__EXERCISE OBJECTIVE__: The lines below that include "DISQUSWIDGETS" are to be found and copied.

Collected data:

*** Block opens ***

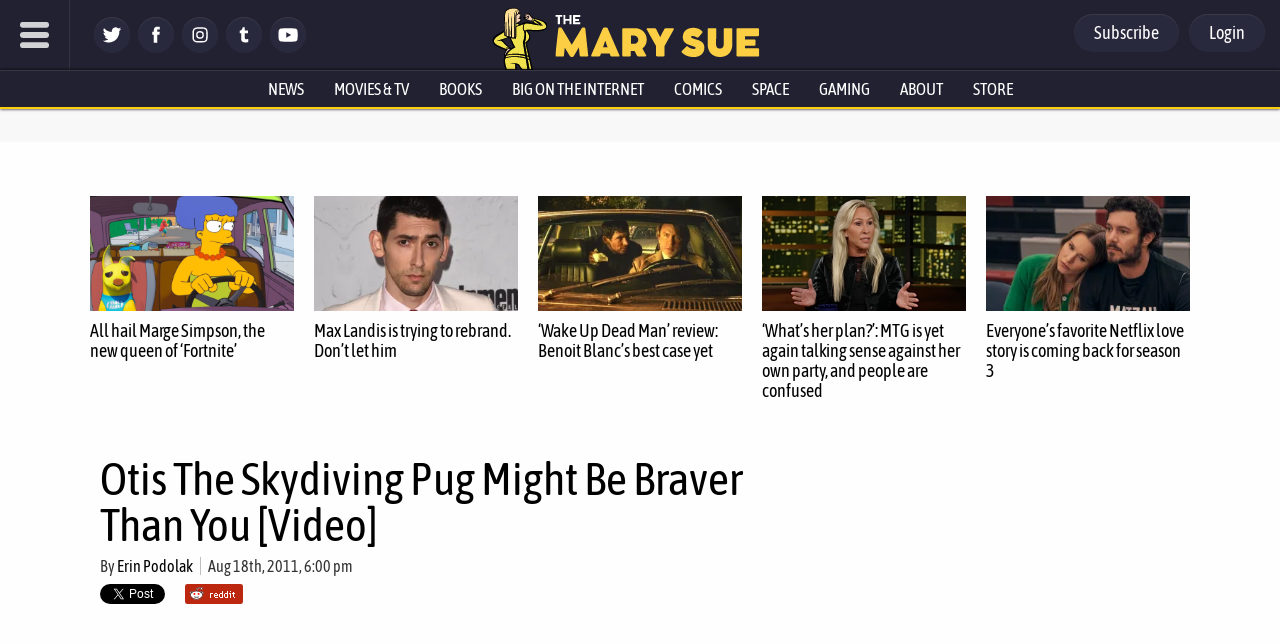

--- FILE ---
content_type: text/css
request_url: https://www.themarysue.com/wp-content/plugins/gamurs-wordpress-blocks/build/tip-box/style-index.css?ver=1.0.0
body_size: 307
content:
.wp-block-gamurs-tip-box{display:flex;flex-direction:column;gap:calc(var(--wp--custom--tip-box--container-spacing--item-spacing)*1px);line-height:1.25;margin:1rem 0;padding:calc(var(--wp--custom--tip-box--container-spacing--padding-top)*1px) calc(var(--wp--custom--tip-box--container-spacing--padding-left)*1px) calc(var(--wp--custom--tip-box--container-spacing--padding-bottom)*1px) calc(var(--wp--custom--tip-box--container-spacing--padding-right)*1px)}.wp-block-gamurs-tip-box .components-text-control__input{background:transparent;border:none;min-height:unset;padding:0}.wp-block-gamurs-tip-box .components-text-control__input,.wp-block-gamurs-tip-box span{font-family:var(--wp--custom--section-title--type--2-xs--font-family);font-size:var(--wp--custom--section-title--type--2-xs--font-size);font-weight:var(--wp--custom--section-title--type--2-xs--font-weight);letter-spacing:var(--wp--custom--section-title--type--2-xs--letter-spacing);line-height:var(--wp--custom--section-title--type--2-xs--line-height);-webkit-text-decoration:var(--wp--custom--section-title--type--2-xs--text-decoration);text-decoration:var(--wp--custom--section-title--type--2-xs--text-decoration);text-indent:var(--wp--custom--section-title--type--2-xs--paragraph-indent);text-transform:var(--wp--custom--section-title--type--2-xs--text-transform)}.wp-block-gamurs-tip-box p{color:var(--wp--custom--general-color--body);font-family:var(--wp--custom--general-type--body--font-family);font-size:var(--wp--custom--general-type--body--font-size);font-weight:var(--wp--custom--general-type--body--font-weight);letter-spacing:var(--wp--custom--general-type--body--letter-spacing);line-height:var(--wp--custom--general-type--body--line-height);margin:0;-webkit-text-decoration:var(--wp--custom--general-type--body--text-decoration);text-decoration:var(--wp--custom--general-type--body--text-decoration);text-indent:var(--wp--custom--general-type--body--paragraph-indent);text-transform:var(--wp--custom--general-type--body--text-transform)}.wp-block-gamurs-tip-box.red{background:var(--wp--custom--tip-box--negative--color-bg);border-left:calc(var(--wp--custom--tip-box--negative--container-stroke--width)*1px) var(--wp--custom--tip-box--negative--container-stroke--style) var(--wp--custom--tip-box--negative--container-stroke--color)}.wp-block-gamurs-tip-box.red .components-text-control__input,.wp-block-gamurs-tip-box.red span{color:var(--wp--custom--tip-box--negative--color-fg)}.wp-block-gamurs-tip-box.yellow{background:var(--wp--custom--tip-box--warning--color-bg);border-left:calc(var(--wp--custom--tip-box--warning--container-stroke--width)*1px) var(--wp--custom--tip-box--warning--container-stroke--style) var(--wp--custom--tip-box--warning--container-stroke--color)}.wp-block-gamurs-tip-box.yellow .components-text-control__input,.wp-block-gamurs-tip-box.yellow span{color:var(--wp--custom--tip-box--warning--color-fg)}.wp-block-gamurs-tip-box.green{background:var(--wp--custom--tip-box--positive--color-bg);border-left:calc(var(--wp--custom--tip-box--positive--container-stroke--width)*1px) var(--wp--custom--tip-box--positive--container-stroke--style) var(--wp--custom--tip-box--positive--container-stroke--color)}.wp-block-gamurs-tip-box.green .components-text-control__input,.wp-block-gamurs-tip-box.green span{color:var(--wp--custom--tip-box--positive--color-fg)}.wp-block-gamurs-tip-box.blue{background:var(--wp--custom--tip-box--info--color-bg);border-left:calc(var(--wp--custom--tip-box--info--container-stroke--width)*1px) var(--wp--custom--tip-box--info--container-stroke--style) var(--wp--custom--tip-box--info--container-stroke--color)}.wp-block-gamurs-tip-box.blue .components-text-control__input,.wp-block-gamurs-tip-box.blue span{color:var(--wp--custom--tip-box--info--color-fg)}.full-width-container .full-width-content .full-width-single main .wp-block-gamurs-tip-box p{margin:0}.block-editor-block-variation-picker__variations [aria-label~=negative i],.block-editor-block-variation-picker__variations [aria-label~=red i]{box-shadow:inset 0 0 0 1px var(--wp--custom--tip-box--negative--color-bg)}.block-editor-block-variation-picker__variations [aria-label~=negative i] span,.block-editor-block-variation-picker__variations [aria-label~=red i] span{color:var(--wp--custom--tip-box--negative--color-fg)}.block-editor-block-variation-picker__variations [aria-label~=warning i],.block-editor-block-variation-picker__variations [aria-label~=yellow i]{box-shadow:inset 0 0 0 1px var(--wp--custom--tip-box--warning--color-bg)}.block-editor-block-variation-picker__variations [aria-label~=warning i] span,.block-editor-block-variation-picker__variations [aria-label~=yellow i] span{color:var(--wp--custom--tip-box--warning--color-fg)}.block-editor-block-variation-picker__variations [aria-label~=green i],.block-editor-block-variation-picker__variations [aria-label~=positive i]{box-shadow:inset 0 0 0 1px var(--wp--custom--tip-box--positive--color-bg)}.block-editor-block-variation-picker__variations [aria-label~=green i] span,.block-editor-block-variation-picker__variations [aria-label~=positive i] span{color:var(--wp--custom--tip-box--positive--color-fg)}.block-editor-block-variation-picker__variations [aria-label~=blue i],.block-editor-block-variation-picker__variations [aria-label~=info i]{box-shadow:inset 0 0 0 1px var(--wp--custom--tip-box--info--color-bg)}.block-editor-block-variation-picker__variations [aria-label~=blue i] span,.block-editor-block-variation-picker__variations [aria-label~=info i] span{color:var(--wp--custom--tip-box--info--color-fg)}


--- FILE ---
content_type: application/javascript; charset=UTF-8
request_url: https://themarysue.disqus.com/count-data.js?1=DISQUSskydiving-pug-video
body_size: 211
content:
var DISQUSWIDGETS;

if (typeof DISQUSWIDGETS != 'undefined') {
    DISQUSWIDGETS.displayCount({"text":{"and":"and","comments":{"zero":"0 comments","multiple":"{num} comments","one":"1 comment"}},"counts":[]});
}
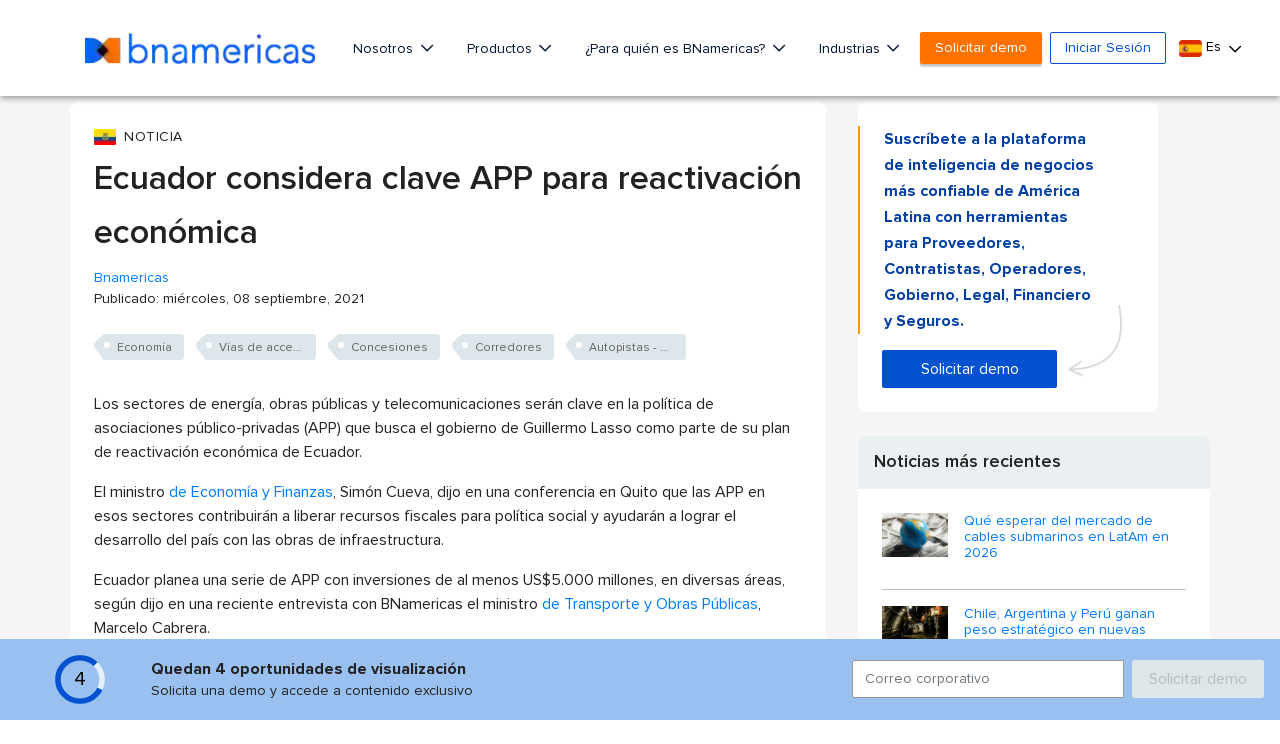

--- FILE ---
content_type: text/html; charset=utf-8
request_url: https://www.google.com/recaptcha/api2/aframe
body_size: 267
content:
<!DOCTYPE HTML><html><head><meta http-equiv="content-type" content="text/html; charset=UTF-8"></head><body><script nonce="waZ3R1_K_dwSIS4v4ztcXA">/** Anti-fraud and anti-abuse applications only. See google.com/recaptcha */ try{var clients={'sodar':'https://pagead2.googlesyndication.com/pagead/sodar?'};window.addEventListener("message",function(a){try{if(a.source===window.parent){var b=JSON.parse(a.data);var c=clients[b['id']];if(c){var d=document.createElement('img');d.src=c+b['params']+'&rc='+(localStorage.getItem("rc::a")?sessionStorage.getItem("rc::b"):"");window.document.body.appendChild(d);sessionStorage.setItem("rc::e",parseInt(sessionStorage.getItem("rc::e")||0)+1);localStorage.setItem("rc::h",'1768652832332');}}}catch(b){}});window.parent.postMessage("_grecaptcha_ready", "*");}catch(b){}</script></body></html>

*** Block closes ***

__WRITTEN RESPONSE__:
var DISQUSWIDGETS;
if (typeof DISQUSWIDGETS != 'undefined') {
    DISQUSWIDGETS.displayCount({"text":{"and":"and","comments":{"zero":"0 comments","multiple":"{num} comments","one":"1 comment"}},"counts":[]});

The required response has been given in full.